Evaluation · intermediate
Online Evaluation (online eval, production eval)
Online evaluation runs scoring functions over live production traffic — usually a sample of recent traces — to monitor quality continuously instead of relying solely on a fixed offline dataset.
Explanation
Offline eval tells you how a change performs on yesterday's known cases. Online eval tells you how it's performing on today's unknown ones.
Typical setup: a sampler picks 1-10% of production traces; each is run through LLM-as-judge graders (faithfulness, relevance, etc.); scores are stored alongside the trace; a dashboard tracks rolling quality metrics; alerts fire when scores drop more than a threshold.
The catch is cost — every online eval is another LLM call. Tactics: sample smaller percentages, use cheaper judge models, run only flagged sessions through expensive evals, batch eval runs hourly instead of inline.
Online eval also feeds back into the offline set: production failures become regression cases.
Examples
- Phoenix running a faithfulness eval on 5% of production RAG traces, dashboard charts the rolling 7-day mean.

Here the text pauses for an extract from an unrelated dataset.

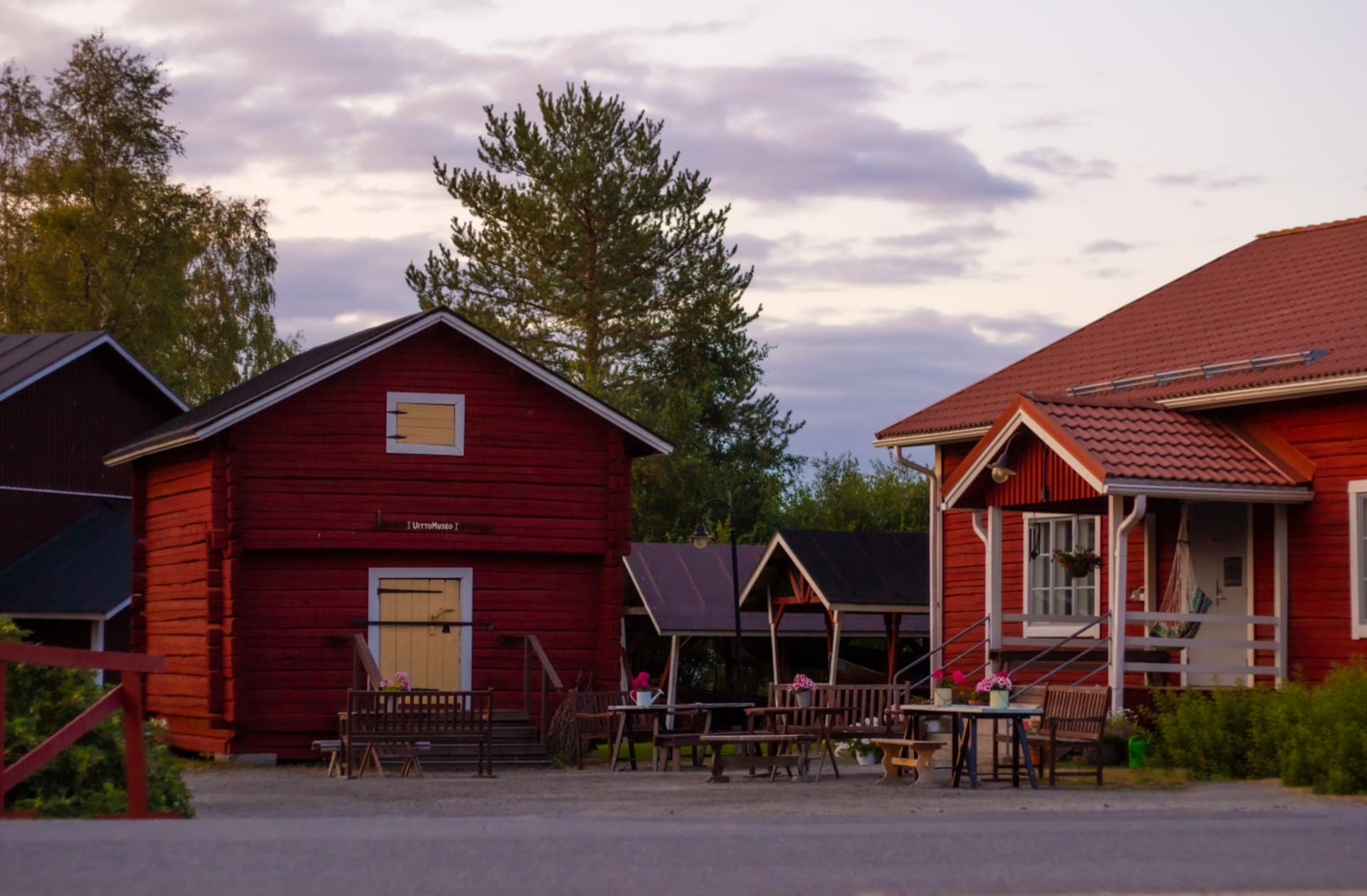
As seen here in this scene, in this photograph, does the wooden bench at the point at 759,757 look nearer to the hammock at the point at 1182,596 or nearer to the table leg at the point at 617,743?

- A customer support bot whose hallucination-detection eval auto-tags any session where the model contradicted its retrieved context.
When to use online evaluation
After offline eval is solid and you have meaningful production volume. Stretch your eval coverage from a fixed set to a live one.
Frequently asked
What is Online Evaluation?
Online evaluation runs scoring functions over live production traffic — usually a sample of recent traces — to monitor quality continuously instead of relying solely on a fixed offline dataset.
What is an example of online evaluation?
Phoenix running a faithfulness eval on 5% of production RAG traces, dashboard charts the rolling 7-day mean.
How is Online Evaluation related to Offline Evaluation?
Online Evaluation and Offline Evaluation are both evaluation concepts. Offline evaluation runs a fixed dataset of inputs through a candidate model or prompt, scores each output, and reports aggregate quality — the standard way to compare changes before shipping.
When should I use online evaluation?
After offline eval is solid and you have meaningful production volume. Stretch your eval coverage from a fixed set to a live one.
Is Online Evaluation considered intermediate?
Online Evaluation is generally considered intermediate-level material in the AI and LLM space.